Having the choice and control to decide when, why and how to access support as a carer is important, but sometimes just having someone there to listen, without the need for a solution, is equally important. “Being part of CSWS has given me self-esteem and made me feel valued. It has helped me fight loneliness by encouraging me to attend various programmes, social events and learning sessions within my local community. It’s good to have someone who will just listen.”
Those who are a Young Adult Carer
Young adult carer Sam* is convinced that without CSWS he could have been just another youth suicide statistic. CSWS was there to support him when Sam hit rock bottom at the age of 18 after 10 years of caring for his mum.
One of our support workers accompanied him to sessions with the mental health charity Mind. That same support worker, together with another from our SHINE team for young adults carers aged 18-25 provided vital one-to-one meetings to help Sam see his way through the most difficult time of his life, building his confidence until he was ready to attend regular support groups. These one-to-one support sessions continue to the present day.
Like many young carers Sam did not see himself as such.

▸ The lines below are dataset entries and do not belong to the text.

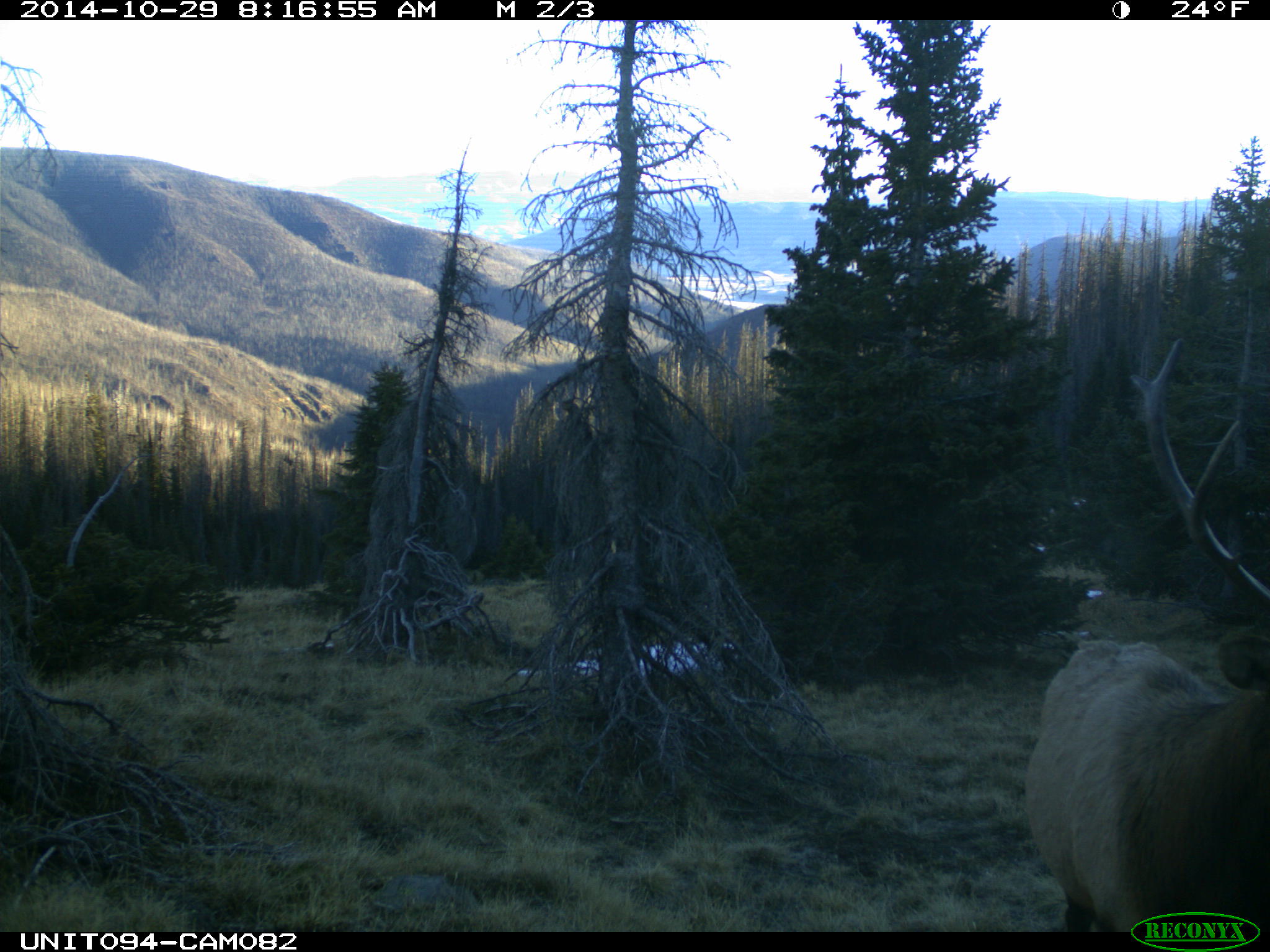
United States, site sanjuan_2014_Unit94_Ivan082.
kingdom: Animalia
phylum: Chordata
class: Mammalia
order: Artiodactyla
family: Cervidae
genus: Cervus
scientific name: Cervus elaphus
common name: red deer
Cervus elaphus (red deer).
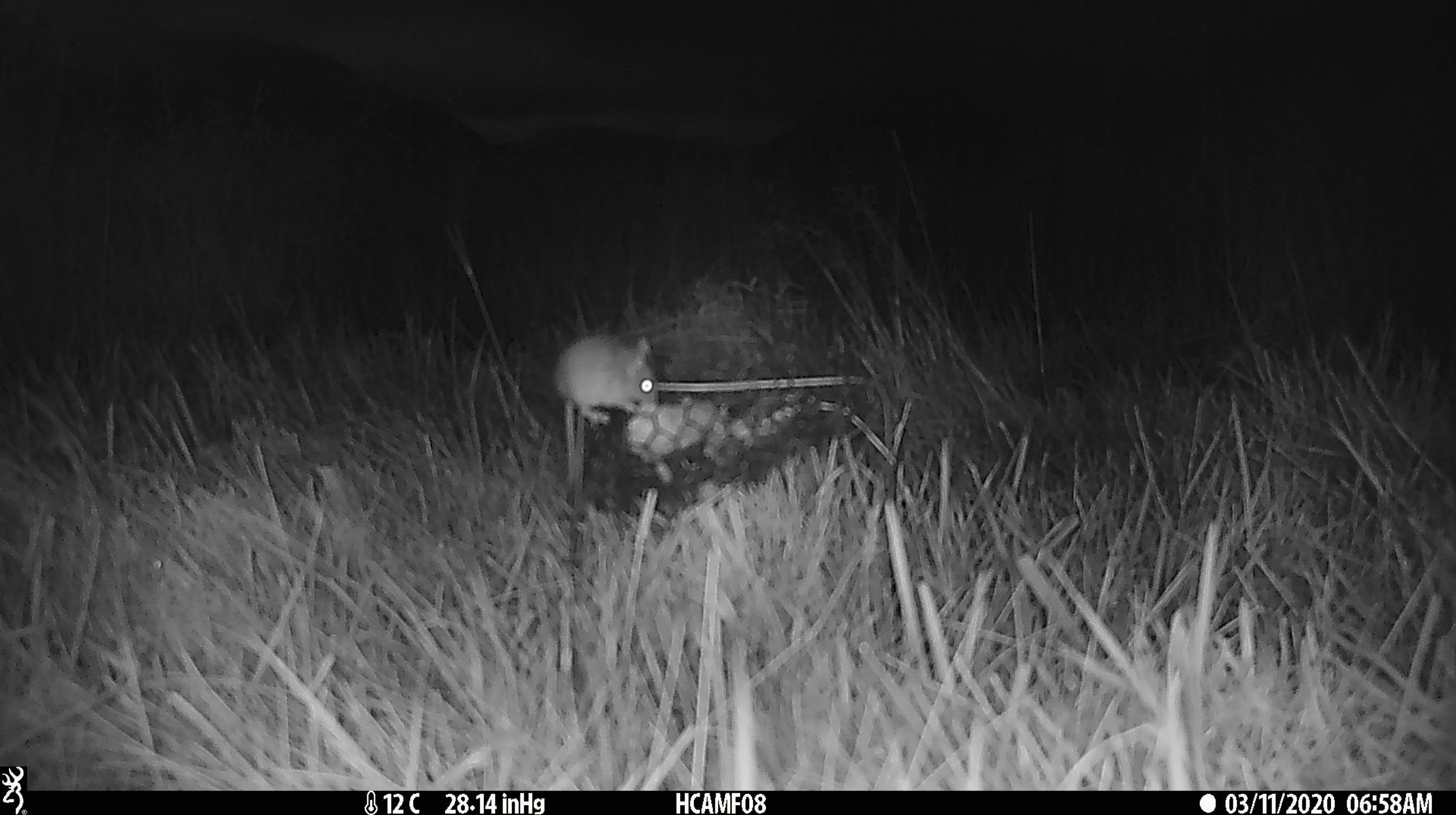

Adopted as a baby by his mum, the two coped well, until Sam’s mum was diagnosed with breast cancer.
“I didn’t realise it at the time but I had been caring since I was eight – mum was cured but over the years has had many other complications, conditions and operations,” he explains.
What started as doing the odd errand has grown with Sam, now 22, doing everything from shopping to house work, to picking up medications and ensuring his mother is safe.
His mum needs dialysis three times a week and Sam says toxins can lead to her having nightmares so he needs to keep eye on her, which in turn affects his sleep.
“With all the things I’m trying to do my life has been put on the back burner,” he says. “I haven’t had a normal childhood, the things that others take for granted like going out with friends or going to friends’ houses – spending birthdays on my own or not celebrating them.”
Despite his own health issues Sam struggled on until he was 18, telling himself he was doing what any good son, daughter or friend would do.
But on his first day at a new college his mother collapsed and was rushed to hospital. As a result Sam came into contact with social services and an occupational therapist came to visit his home to prepare for his mum to return.
“She started asking what I did for mum and I was explaining that I go out shopping, run errands getting her medications for her, make sure she got to places safely etc and she said; ‘Do you know that makes you a carer?’ I didn’t realise. I thought I was being a good boy and this is what every other son, daughter or friend would do for another person,” he explains.
Now with CSWS support Sam says he has more hope in the future. “It’s definitely helped knowing that someone else is going through the exact same thing and they can empathise with you,” he says. “You build a bond with these people and you understand each other because of what you are going through.”
“When you’re a carer everything is impacted – it’s like a stone in a still pond – the ripples affect everything from family relationships to friends to neighbours and the truth is there are a lot of young people even younger than me out there who are carers and who think they are being good boys or girls – caring can drain you physically or mentally or both.”
“CSWS has made such a difference to my life – I was going through depression and having suicidal thoughts due to the stress of everything. It was very bleak at that time – I saw no other options and didn’t see my life would ever improve. CSWS has made a big change to my life. It has been supportive in many different ways – not just supporting me mentally but by helping with information about jobs, link to other services and helping me to build self-belief to allow me to take control of my own life. I am continuing to deal with my depression with the support from support workers in the SHINE team and the future looks more hopeful than I thought it could.”